* **À faire**
a – Selon l'extrait, quelle somme la société VEOLIA PROPRETE réclame-t-elle au principal à la communauté intercommunale des Villes solidaires ?
b – Dans les rangées, reproduisez à l'identique les lignes allant de celle qui contient « this 1200×758 image. » jusqu'à celle qui contient « rusted metal rail [4, 739, 1195, 792] », ces deux lignes incluses.

* **Texte source**
☆ ☆ ☆
La société VEOLIA PROPRETE demande à la cour :

1°) d'annuler le jugement n° 0700939 du 25 novembre 2010 du tribunal administratif de Saint-Denis de La Réunion rejetant sa demande tendant à la condamnation de la communauté intercommunale des Villes solidaires à lui verser au principal la somme de 793.036 euros hors taxes en paiement de travaux de réalisation de trois alvéoles d'enfouissement d'ordures qu'elle n'a pu exploiter du fait de l'expiration de son contrat ;

2°) de condamner la communauté intercommunale des Villes solidaires à lui payer cette somme, assortie des intérêts moratoires à compter du 10 juillet 2007, date de sa demande ;

3°) de mettre à la charge de la communauté intercommunale des Villes solidaires la somme de 3.000 euros au titre de l'article L. 761-1 du code de justice administrative ;

............................................................................................................................................
☆ ☆ ☆
* **Données de la tâche**
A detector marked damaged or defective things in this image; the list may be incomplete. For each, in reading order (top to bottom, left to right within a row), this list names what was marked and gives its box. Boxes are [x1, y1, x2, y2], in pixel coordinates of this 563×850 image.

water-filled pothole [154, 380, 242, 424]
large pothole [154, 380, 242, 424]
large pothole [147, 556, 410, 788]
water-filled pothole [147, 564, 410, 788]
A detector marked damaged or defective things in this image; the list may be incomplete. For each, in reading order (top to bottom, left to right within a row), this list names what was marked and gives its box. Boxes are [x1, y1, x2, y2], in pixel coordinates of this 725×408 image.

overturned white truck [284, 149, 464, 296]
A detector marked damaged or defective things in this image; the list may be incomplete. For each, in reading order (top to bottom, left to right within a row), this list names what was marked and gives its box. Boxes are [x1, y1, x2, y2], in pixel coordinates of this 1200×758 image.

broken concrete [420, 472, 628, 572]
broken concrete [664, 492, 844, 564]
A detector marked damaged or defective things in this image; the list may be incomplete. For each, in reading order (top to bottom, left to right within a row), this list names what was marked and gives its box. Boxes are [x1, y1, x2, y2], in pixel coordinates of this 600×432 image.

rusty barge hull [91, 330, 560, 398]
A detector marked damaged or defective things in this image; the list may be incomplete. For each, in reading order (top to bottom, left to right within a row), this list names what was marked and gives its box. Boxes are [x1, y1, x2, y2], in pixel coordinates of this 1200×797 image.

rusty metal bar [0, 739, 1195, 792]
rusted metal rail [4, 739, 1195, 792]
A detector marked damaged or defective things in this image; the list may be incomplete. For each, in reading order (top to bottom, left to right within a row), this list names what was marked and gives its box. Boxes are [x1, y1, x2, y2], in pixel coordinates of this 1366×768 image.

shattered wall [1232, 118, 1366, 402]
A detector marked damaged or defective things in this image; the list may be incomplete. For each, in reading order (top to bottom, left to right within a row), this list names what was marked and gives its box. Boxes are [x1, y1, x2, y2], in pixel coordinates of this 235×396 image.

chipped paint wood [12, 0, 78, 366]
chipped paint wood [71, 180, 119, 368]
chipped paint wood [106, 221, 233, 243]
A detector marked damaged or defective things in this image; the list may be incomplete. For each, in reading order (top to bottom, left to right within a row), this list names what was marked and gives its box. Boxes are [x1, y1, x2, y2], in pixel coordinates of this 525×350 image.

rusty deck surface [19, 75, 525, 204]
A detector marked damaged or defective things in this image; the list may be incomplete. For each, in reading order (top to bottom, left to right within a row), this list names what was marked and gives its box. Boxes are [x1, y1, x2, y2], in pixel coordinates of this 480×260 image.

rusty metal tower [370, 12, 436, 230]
☆ ☆ ☆
* **Réponses**
a – 793.036 euros hors taxes.

b –
A detector marked damaged or defective things in this image; the list may be incomplete. For each, in reading order (top to bottom, left to right within a row), this list names what was marked and gives its box. Boxes are [x1, y1, x2, y2], in pixel coordinates of this 1200×758 image.

broken concrete [420, 472, 628, 572]
broken concrete [664, 492, 844, 564]
A detector marked damaged or defective things in this image; the list may be incomplete. For each, in reading order (top to bottom, left to right within a row), this list names what was marked and gives its box. Boxes are [x1, y1, x2, y2], in pixel coordinates of this 600×432 image.

rusty barge hull [91, 330, 560, 398]
A detector marked damaged or defective things in this image; the list may be incomplete. For each, in reading order (top to bottom, left to right within a row), this list names what was marked and gives its box. Boxes are [x1, y1, x2, y2], in pixel coordinates of this 1200×797 image.

rusty metal bar [0, 739, 1195, 792]
rusted metal rail [4, 739, 1195, 792]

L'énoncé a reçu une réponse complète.